Rev. Proc. 2021-37 overhauls the IRS opinion letter program for preapproved Internal Revenue Code (IRC) Section 403(b) retirement plans, simplifying the program's structure and aligning it with the program for Section 401(a) qualified plans. The new program takes effect retroactively to July 1, 2020 — the start of the second remedial amendment cycle for 403(b) plans (Cycle 2) — and applies to Cycle 2 opinion-letter applications and amendments to correct certain defects first occurring after that date. IRS will issue a cumulative list of changes in 403(b) requirements to be reviewed in Cycle 2 before May 2, 2022, the start date for the on-cycle submission period.
Rev. Proc. 2013-22 established the preapproved program for 403(b) plans, giving employers a way to receive assurance that their plan documents complied with the 403(b) requirements. The procedure didn’t provide any way for sponsors to guarantee their documents continued to stay compliant with changes in the 403(b) plan requirements. However, IRS said it planned to establish a system similar to the one for qualified plans, which allows preapproved plan sponsors to apply for new opinion letters on their plan documents every six years.

[Supplied material]:
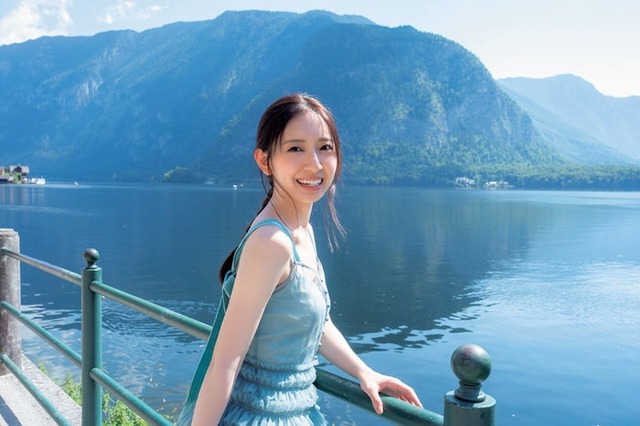 金村美玖 撮影／佐藤佑一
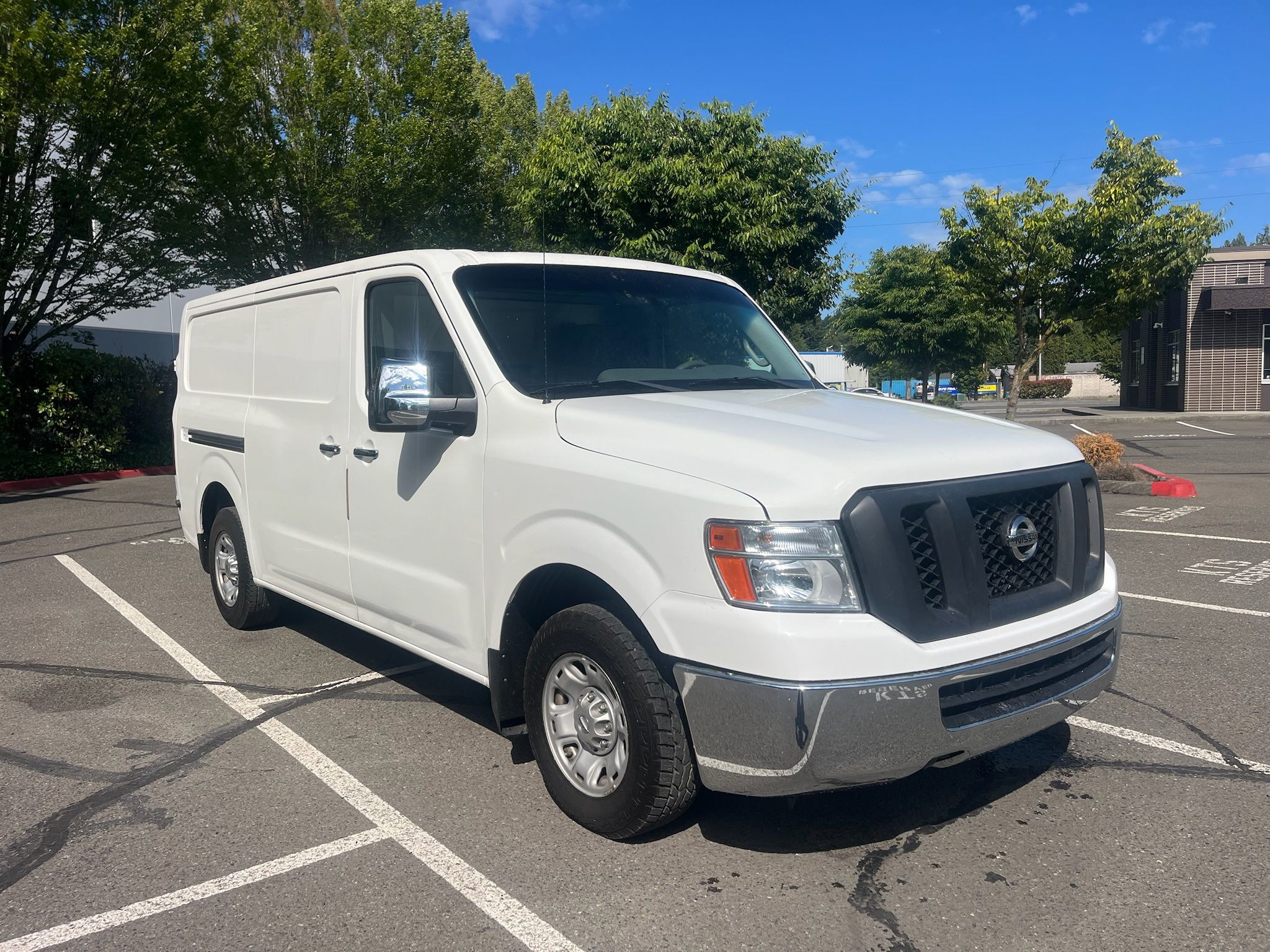 2012 Nissan NV Cargo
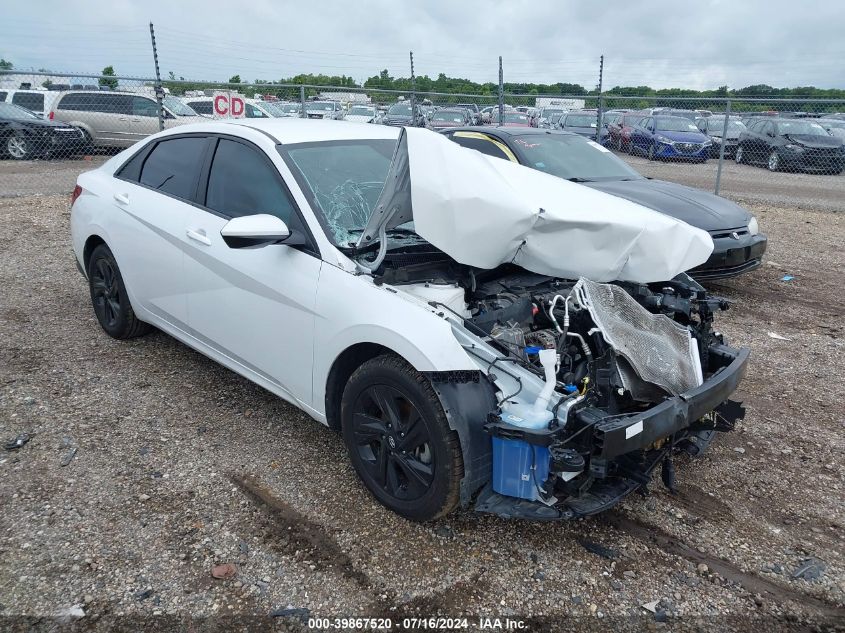 2021 HYUNDAI ELANTRA SEL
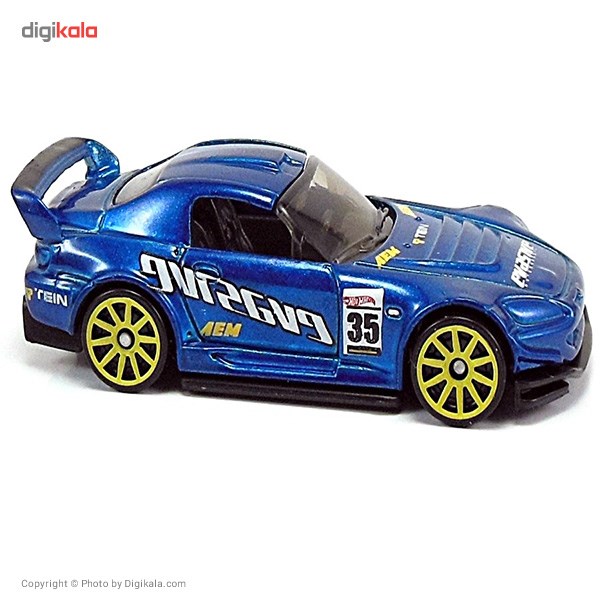 honda s2000 hot wheels blue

[Exercise tasks]:
1 – In the text on 403(b) plans, what date starts the on-cycle submission period?
2 – Print the section of the text on 403(b) plans that starts at "Rev. Proc. 2013-22" and ends at "every six years.".

[Responses per task]:
1 – May 2, 2022.

2 –
Rev. Proc. 2013-22 established the preapproved program for 403(b) plans, giving employers a way to receive assurance that their plan documents complied with the 403(b) requirements. The procedure didn’t provide any way for sponsors to guarantee their documents continued to stay compliant with changes in the 403(b) plan requirements. However, IRS said it planned to establish a system similar to the one for qualified plans, which allows preapproved plan sponsors to apply for new opinion letters on their plan documents every six years.